### WRITTEN REQUEST:
Reproduce the stretch of material from the line containing "At what distance from the photographer" through the line containing "2.88 metres", requests included, and shift each distance given in the answers up by 33.

Collected data
>> START

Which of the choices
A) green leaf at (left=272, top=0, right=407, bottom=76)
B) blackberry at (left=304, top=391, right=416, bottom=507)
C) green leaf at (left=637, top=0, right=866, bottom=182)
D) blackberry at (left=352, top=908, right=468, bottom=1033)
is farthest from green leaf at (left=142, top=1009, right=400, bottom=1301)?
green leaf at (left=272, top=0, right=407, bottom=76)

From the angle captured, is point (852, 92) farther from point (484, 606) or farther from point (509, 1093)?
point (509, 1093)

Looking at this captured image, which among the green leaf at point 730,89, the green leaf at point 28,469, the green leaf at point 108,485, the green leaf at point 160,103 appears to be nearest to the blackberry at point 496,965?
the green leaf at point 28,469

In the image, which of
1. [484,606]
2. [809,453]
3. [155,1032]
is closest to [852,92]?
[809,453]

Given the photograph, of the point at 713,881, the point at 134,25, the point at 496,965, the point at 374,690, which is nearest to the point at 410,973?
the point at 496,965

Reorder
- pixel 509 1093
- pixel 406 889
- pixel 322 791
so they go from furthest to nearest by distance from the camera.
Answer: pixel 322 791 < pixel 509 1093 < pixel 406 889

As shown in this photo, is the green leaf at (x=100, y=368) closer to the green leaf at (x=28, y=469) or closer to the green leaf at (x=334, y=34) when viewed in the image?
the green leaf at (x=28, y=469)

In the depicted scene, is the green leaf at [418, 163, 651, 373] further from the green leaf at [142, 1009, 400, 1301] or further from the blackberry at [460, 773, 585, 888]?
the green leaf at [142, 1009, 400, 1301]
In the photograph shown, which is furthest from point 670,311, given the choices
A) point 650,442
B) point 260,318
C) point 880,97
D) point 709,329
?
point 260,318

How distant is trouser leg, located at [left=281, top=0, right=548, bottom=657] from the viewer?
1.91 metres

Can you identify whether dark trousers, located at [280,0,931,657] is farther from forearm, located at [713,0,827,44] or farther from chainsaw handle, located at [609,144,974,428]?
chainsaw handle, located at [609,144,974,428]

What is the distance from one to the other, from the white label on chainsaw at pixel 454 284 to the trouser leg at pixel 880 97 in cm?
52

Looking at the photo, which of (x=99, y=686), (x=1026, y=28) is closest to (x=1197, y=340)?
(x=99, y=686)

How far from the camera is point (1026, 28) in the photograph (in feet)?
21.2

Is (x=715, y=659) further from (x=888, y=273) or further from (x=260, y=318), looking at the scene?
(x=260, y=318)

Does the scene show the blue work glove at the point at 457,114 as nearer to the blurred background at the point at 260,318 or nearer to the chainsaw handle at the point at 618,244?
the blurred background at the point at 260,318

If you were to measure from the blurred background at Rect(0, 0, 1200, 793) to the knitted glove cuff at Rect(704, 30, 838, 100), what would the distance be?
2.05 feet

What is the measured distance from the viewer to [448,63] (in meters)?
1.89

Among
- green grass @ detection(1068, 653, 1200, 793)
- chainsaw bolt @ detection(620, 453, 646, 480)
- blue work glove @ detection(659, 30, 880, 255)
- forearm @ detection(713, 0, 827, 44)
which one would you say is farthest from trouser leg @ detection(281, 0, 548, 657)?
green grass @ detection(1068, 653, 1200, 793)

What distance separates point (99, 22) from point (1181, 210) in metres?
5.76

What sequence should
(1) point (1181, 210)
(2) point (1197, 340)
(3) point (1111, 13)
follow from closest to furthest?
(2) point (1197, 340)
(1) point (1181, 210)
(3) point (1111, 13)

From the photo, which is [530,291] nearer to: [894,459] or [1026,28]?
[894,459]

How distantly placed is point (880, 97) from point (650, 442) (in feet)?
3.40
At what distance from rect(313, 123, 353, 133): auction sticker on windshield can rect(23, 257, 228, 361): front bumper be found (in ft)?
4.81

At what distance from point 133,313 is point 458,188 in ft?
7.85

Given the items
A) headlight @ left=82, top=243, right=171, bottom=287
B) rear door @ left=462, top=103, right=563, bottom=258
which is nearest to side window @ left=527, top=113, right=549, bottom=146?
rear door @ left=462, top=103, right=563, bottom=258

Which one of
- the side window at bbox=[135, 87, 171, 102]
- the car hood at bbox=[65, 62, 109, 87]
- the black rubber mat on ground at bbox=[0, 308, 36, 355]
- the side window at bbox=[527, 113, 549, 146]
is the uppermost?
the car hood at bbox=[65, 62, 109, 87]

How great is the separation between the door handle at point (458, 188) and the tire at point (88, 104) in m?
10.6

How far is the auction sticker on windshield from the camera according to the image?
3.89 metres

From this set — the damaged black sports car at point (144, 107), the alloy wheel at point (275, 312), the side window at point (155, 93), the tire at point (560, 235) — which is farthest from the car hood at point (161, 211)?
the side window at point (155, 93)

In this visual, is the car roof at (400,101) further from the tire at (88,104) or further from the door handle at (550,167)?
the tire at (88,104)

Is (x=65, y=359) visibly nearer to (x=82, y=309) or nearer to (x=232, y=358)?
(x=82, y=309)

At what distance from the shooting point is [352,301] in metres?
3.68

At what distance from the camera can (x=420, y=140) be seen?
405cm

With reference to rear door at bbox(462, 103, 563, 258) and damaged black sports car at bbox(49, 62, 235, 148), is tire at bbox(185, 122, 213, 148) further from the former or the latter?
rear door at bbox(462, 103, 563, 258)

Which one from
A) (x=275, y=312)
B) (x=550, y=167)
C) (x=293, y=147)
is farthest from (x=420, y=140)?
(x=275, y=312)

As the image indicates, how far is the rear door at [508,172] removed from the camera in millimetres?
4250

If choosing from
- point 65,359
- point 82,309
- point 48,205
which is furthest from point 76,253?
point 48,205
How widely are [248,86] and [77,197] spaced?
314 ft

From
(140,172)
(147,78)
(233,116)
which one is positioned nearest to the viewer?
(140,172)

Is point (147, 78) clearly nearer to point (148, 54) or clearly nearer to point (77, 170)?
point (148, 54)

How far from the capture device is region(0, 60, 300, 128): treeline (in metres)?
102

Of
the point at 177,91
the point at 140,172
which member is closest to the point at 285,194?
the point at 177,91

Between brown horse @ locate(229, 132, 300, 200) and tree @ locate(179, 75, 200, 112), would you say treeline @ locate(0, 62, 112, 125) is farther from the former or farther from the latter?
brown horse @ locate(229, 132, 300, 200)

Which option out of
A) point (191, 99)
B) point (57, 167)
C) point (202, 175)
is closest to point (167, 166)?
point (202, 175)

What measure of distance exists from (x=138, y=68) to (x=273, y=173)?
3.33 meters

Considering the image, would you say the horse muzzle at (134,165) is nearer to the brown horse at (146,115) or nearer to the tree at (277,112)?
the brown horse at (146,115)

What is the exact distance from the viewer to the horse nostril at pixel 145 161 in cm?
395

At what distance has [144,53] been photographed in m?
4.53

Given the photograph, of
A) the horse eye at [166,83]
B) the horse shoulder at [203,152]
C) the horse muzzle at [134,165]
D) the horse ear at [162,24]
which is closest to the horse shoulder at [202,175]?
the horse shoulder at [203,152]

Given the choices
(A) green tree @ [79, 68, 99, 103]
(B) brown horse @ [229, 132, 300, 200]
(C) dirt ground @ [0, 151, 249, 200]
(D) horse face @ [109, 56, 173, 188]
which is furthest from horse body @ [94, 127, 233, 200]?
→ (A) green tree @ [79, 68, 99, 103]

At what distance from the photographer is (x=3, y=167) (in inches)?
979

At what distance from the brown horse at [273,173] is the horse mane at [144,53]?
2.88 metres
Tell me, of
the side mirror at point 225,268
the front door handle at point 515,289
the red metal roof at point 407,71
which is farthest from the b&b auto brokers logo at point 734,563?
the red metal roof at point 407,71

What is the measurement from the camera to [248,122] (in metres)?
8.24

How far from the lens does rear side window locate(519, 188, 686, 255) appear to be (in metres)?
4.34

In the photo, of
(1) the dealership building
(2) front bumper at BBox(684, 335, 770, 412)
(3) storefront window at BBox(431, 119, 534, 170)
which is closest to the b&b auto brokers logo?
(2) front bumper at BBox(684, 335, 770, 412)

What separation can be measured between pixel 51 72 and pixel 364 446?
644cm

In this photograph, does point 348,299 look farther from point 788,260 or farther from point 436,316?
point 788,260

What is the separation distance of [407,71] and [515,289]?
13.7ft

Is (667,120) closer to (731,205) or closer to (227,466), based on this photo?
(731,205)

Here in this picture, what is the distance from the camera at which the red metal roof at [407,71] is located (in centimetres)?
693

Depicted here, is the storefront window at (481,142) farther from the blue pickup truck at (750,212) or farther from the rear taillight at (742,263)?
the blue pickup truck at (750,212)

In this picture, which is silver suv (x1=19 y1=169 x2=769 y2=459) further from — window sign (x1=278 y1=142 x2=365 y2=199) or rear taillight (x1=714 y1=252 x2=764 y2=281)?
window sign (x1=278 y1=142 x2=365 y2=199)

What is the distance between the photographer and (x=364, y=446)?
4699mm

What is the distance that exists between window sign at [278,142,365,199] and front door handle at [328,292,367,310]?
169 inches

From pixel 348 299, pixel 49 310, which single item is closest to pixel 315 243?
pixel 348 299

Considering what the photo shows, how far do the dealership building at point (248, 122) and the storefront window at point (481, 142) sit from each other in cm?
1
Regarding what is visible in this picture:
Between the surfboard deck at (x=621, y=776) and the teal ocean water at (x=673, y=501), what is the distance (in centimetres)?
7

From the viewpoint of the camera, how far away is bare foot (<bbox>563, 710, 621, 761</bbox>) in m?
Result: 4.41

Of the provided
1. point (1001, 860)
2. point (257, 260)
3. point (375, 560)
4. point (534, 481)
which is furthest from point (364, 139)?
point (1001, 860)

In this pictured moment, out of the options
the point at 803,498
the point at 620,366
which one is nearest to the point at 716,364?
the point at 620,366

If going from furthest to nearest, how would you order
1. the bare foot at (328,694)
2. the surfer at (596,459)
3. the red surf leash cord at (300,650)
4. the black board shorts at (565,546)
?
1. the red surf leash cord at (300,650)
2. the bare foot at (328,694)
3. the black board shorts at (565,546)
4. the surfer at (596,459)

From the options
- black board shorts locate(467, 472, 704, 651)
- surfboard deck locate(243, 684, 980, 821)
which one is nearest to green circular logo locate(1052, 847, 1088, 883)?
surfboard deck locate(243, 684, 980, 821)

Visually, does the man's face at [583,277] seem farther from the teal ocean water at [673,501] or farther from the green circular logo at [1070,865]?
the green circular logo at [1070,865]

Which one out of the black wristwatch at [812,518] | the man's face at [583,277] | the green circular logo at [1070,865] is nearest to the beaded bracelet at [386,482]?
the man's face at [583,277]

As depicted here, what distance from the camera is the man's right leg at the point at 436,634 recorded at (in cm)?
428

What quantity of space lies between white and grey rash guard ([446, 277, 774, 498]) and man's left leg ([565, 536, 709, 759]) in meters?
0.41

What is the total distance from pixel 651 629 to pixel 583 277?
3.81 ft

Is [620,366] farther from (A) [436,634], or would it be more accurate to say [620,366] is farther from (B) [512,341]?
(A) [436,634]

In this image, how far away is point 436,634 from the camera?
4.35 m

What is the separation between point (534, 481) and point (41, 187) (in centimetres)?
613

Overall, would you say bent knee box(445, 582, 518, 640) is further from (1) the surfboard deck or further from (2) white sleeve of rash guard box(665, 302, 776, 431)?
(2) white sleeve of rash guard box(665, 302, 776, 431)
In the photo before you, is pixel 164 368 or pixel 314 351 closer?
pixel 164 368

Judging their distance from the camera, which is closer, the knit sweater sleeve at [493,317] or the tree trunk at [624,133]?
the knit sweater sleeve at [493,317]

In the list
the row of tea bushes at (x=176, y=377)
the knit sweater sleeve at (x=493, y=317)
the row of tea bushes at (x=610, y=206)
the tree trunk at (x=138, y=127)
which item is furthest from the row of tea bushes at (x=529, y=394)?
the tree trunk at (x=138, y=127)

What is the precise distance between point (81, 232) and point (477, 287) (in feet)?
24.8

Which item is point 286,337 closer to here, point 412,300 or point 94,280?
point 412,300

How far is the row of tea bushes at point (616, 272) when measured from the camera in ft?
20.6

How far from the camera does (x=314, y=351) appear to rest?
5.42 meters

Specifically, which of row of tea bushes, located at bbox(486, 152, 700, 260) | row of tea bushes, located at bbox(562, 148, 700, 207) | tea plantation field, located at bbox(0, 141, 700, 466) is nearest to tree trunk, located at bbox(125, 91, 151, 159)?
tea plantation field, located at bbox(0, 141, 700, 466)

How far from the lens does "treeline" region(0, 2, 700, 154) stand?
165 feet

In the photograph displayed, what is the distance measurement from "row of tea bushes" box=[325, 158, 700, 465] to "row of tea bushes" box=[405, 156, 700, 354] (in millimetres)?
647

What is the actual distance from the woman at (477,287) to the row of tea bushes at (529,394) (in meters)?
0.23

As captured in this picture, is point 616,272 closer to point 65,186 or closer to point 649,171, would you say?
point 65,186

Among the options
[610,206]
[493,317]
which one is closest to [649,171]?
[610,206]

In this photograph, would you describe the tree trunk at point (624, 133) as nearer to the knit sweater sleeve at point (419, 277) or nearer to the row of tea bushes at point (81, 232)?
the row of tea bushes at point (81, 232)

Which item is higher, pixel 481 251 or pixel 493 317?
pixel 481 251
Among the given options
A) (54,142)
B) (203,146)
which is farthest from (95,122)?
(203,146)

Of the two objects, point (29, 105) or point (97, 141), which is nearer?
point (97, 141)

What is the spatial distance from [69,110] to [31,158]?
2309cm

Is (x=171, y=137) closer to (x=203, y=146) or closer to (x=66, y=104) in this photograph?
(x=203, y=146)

>> END

### COMPLETED TASK:
At what distance from the photographer is (x=3, y=167) (in inches)?
1012

At what distance from the brown horse at [273,173] is the horse mane at [144,53]?
35.88 metres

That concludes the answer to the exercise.